EXCERPT TO READ:
....

When planning interventions, attention must be paid to the complex interplay of knowledge, attitudes and behaviour on the part of prescribers and patients and to the contextual influences emanating from specific health-care settings and communities. Two assumptions underlie ASU interventions: that the rational use of medicines is a behavioural issue,34 and that multifaceted, multilevel interventions are essential.35 Bottom-up approaches at the individual and organizational levels are essential for modifying behaviour; top-down, policy-level approaches and social measures are also needed, on the other hand, to sustain behaviour change.

Phase 1

To assess the effectiveness of the multifaceted interventions implemented in phase 1 to facilitate behaviour change (Table 1), we used a quasi-experimental pre-post design plus a control group. The ASU project was piloted in 10 district hospitals and 87 primary health centres in Saraburi, a medium-sized province with a population of 0.6 million that is located in central Thailand, 200 km from Bangkok. It has typical health-care delivery services, similar to those in other provinces. Its provincial health office was willing to participate in this project and able to facilitate ASU implementation and data collection. Phra Nakhon Si Ayutthaya, a neighbouring province with similar geography, population and health-care delivery system, was purposively selected as the control group.

On-site training for health professionals consisting of half-day sessions was conducted in the 10 district hospitals. The training focused on educating prescribers and making them feel confident enough to not prescribe antibiotics. Successful experiences were shared during sessions.36

Educational materials were given to health professionals for display or distribution to patients, along with instructions on their proper use. Health-care workers were told, for example, to display posters or play DVDs in waiting areas and to distribute brochures to patients during consultations. They were also given ASU treatment guidelines for URIs, diarrhoea and simple wounds, posters showing diagnosis and treatment algorithms, and diagnostic tools such as white light illuminators for throat examination. Hospitals received seed money for project implementation and evaluation.

Intervention effectiveness was assessed in terms of four indicators: a reduction in antibiotic prescription rates; improved knowledge and attitudes on the part of prescribers; percentage of patients with the targeted conditions who were not prescribed antibiotics (since they did not need them), and patients’ perceived health and satisfaction with the treatment outcome. The pilot phase aimed to reduce antibiotic prescriptions by at least 10%; to increase by at least 10% the number of patient–provider encounters not resulting in the prescription of an antibiotic; and to attain relief of symptoms or full recovery, as well as satisfaction with treatment outcome, in at least 70% of targeted patients.

Phase 2

In phase 2, the focus was on scaling up effective interventions for promoting the rational use of medicines.21,37-39 Although in 2004 and 2011 the International Conference on Improving Use of Medicines emphasized the need to scale up successful interventions and move from small-scale research projects to large-scale programmes having broad public health impact,38,40 little was known about effective and practical ways to scale up such interventions. Phase 2 of ASU tested the feasibility of scaling up the programme with an ongoing focus on sustainability.41 In this phase, ASU expanded to cover 44 hospitals and 621 primary health centres in three provinces (one large, one medium, one small) as well as two hospital networks – a public network in the south of the country and a private one in Bangkok.

....

GIVEN ENTRIES:
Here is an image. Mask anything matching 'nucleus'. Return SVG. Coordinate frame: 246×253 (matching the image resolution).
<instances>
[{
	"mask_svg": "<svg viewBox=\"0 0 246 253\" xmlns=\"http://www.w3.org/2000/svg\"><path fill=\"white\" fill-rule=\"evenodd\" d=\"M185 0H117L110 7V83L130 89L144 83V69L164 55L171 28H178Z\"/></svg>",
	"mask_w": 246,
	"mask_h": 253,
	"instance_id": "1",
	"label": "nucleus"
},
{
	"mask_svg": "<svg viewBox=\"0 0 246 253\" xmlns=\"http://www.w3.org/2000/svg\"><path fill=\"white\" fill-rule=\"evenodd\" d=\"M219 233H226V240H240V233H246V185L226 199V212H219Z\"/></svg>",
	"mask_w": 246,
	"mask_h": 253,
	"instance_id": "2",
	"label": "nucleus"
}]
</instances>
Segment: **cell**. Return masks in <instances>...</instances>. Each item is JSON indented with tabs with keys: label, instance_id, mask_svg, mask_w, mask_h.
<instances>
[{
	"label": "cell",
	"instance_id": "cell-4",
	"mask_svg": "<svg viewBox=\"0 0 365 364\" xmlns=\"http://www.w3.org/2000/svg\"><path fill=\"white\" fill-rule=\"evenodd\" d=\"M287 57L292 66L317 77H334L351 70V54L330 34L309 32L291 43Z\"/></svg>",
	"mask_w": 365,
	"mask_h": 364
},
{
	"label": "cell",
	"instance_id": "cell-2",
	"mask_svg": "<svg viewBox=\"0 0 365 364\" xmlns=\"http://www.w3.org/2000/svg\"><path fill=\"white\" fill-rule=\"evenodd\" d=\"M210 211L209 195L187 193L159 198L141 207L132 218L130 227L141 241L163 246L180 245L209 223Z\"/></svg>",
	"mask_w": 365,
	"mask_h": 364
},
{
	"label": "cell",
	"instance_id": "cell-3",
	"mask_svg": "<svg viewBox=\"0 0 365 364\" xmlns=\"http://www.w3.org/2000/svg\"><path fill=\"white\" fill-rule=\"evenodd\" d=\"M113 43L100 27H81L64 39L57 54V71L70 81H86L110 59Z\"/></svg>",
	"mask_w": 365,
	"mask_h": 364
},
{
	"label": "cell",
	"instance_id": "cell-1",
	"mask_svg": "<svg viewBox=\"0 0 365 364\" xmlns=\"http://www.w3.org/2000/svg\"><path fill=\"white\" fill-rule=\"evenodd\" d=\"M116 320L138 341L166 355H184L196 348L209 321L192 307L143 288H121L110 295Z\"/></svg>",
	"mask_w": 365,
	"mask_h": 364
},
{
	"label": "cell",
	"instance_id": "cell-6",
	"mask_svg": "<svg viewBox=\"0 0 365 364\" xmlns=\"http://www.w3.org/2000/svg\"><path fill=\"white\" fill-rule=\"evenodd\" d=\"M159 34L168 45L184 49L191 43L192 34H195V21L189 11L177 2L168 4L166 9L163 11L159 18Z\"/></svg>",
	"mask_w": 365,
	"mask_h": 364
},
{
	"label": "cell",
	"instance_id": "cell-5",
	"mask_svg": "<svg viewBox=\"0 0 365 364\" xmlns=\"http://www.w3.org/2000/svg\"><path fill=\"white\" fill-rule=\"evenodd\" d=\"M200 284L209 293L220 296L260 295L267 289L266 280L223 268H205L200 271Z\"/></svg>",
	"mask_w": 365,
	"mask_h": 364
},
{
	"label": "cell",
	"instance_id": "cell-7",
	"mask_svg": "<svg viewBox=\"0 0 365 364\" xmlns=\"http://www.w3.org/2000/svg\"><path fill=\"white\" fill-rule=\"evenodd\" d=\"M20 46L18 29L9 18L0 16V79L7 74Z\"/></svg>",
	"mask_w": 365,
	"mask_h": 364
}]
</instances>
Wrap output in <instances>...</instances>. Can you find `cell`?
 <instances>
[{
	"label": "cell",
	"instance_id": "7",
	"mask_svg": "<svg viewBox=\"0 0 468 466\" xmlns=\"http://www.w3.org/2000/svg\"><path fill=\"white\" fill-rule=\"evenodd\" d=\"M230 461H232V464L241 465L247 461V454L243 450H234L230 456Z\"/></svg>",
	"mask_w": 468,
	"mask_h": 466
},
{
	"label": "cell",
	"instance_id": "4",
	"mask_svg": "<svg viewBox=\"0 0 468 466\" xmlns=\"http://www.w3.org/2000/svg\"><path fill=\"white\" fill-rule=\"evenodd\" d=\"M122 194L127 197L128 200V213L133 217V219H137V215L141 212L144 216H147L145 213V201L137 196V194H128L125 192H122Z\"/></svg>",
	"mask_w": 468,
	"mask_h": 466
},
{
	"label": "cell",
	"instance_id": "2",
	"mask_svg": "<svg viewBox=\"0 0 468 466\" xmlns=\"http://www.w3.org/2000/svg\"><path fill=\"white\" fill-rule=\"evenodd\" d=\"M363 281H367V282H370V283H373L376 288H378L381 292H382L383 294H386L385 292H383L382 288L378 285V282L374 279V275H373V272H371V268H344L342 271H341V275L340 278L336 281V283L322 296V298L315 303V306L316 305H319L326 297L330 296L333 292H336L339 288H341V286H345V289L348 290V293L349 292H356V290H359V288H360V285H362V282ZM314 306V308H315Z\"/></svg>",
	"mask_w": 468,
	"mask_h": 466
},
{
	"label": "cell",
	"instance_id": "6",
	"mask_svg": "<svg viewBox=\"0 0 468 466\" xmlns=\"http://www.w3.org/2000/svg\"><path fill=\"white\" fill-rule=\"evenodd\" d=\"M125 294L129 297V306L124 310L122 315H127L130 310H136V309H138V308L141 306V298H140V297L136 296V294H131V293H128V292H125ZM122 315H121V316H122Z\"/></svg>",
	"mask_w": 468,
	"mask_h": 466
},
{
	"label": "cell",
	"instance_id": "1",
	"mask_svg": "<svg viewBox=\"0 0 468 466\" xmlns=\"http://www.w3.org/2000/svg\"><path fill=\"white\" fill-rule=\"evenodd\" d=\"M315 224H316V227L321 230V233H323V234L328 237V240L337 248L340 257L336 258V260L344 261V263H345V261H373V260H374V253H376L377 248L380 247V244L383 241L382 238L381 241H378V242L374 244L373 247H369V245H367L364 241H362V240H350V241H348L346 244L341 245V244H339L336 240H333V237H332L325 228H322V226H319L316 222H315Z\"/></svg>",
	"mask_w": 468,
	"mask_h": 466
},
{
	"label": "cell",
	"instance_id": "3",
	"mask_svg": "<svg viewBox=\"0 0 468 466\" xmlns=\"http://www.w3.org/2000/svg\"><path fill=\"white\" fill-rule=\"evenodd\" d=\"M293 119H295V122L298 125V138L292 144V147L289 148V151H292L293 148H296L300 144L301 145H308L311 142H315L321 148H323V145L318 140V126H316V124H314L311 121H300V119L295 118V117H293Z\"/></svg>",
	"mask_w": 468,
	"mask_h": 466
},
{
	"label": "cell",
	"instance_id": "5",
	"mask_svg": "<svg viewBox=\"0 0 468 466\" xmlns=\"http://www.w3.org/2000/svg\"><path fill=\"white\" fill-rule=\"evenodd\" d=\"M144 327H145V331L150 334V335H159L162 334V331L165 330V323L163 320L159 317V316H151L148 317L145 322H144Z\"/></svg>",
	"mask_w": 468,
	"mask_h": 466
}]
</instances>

....

TASKS AND EXERCISES:
(a) Write out the part of the antibiotic-use excerpt that begins with the words "Educational materials were" and ends with "implementation and evaluation.".
(b) Using the antibiotic-use excerpt, answer the following:
(i) How far from Bangkok is Saraburi?
(ii) How long were the on-site training sessions held in the district hospitals?
(iii) How many primary health centres did the project cover in phase 2?

EXERCISE RESULTS:
(a)
Educational materials were given to health professionals for display or distribution to patients, along with instructions on their proper use. Health-care workers were told, for example, to display posters or play DVDs in waiting areas and to distribute brochures to patients during consultations. They were also given ASU treatment guidelines for URIs, diarrhoea and simple wounds, posters showing diagnosis and treatment algorithms, and diagnostic tools such as white light illuminators for throat examination. Hospitals received seed money for project implementation and evaluation.

(b)
(i) 200 km
(ii) Half a day
(iii) 621